Samuel L. Jackson and Eva Green make scenes more digestible based on appearance alone, especially how Jackson is able to turn exposition into hilariously frustrating monologues. Barron rambles on and on about his exact plans and the actual scenarios unfolding around him, fed up with his team of Hollows and the dastardly henchmen who can’t finish a single job. This is the “fun” that’s so noticeably amiss, as Green’s prime-and-proper darkness isn’t able to right Burton’s slowly derailing introduction into Ransom Riggs’ established literary world. Instead, we endure wretched scenes of nothingness between a bird-watching father and his awkward, easily forgettable son. Or children who are not defined by personality, but an obscure trait they typically use at inopportune times.

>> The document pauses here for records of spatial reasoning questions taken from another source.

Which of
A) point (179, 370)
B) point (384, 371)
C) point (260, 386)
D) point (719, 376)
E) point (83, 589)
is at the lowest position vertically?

Or a relic of a story structure that’s less a shimmering antique, and more a torn and tattered book whose pages feel like they’ll crumble to dust in your hands.
There’s not much to say about Miss Peregrine’s Home for Peculiar Children, which is wholly disheartening once the talent involved is considered. Samuel L. Jackson – the film’s most endearing character – is underused and kept caged up, and British actors are cast in American roles only to struggle visibly with off-kilter accents. Characters are introduced and then never developed, as Tim Burton and Jane Goldman hope you’ll be too distracted by “peculiarity” to notice a lack of development. All these things and more waste what could have been a grimly tender coming-of-age story for outsiders and renegades alike, which this film is anything but. But hey, at least there’s a pretty nifty amusement park fight to look forward too – if you can even make it that far.
Middling
With Miss Peregrine's Home for Peculiar Children, Tim Burton focuses all his energy on a dusty, far-too-droll buildup that's far from worth whatever short-lived excitement his finale brings.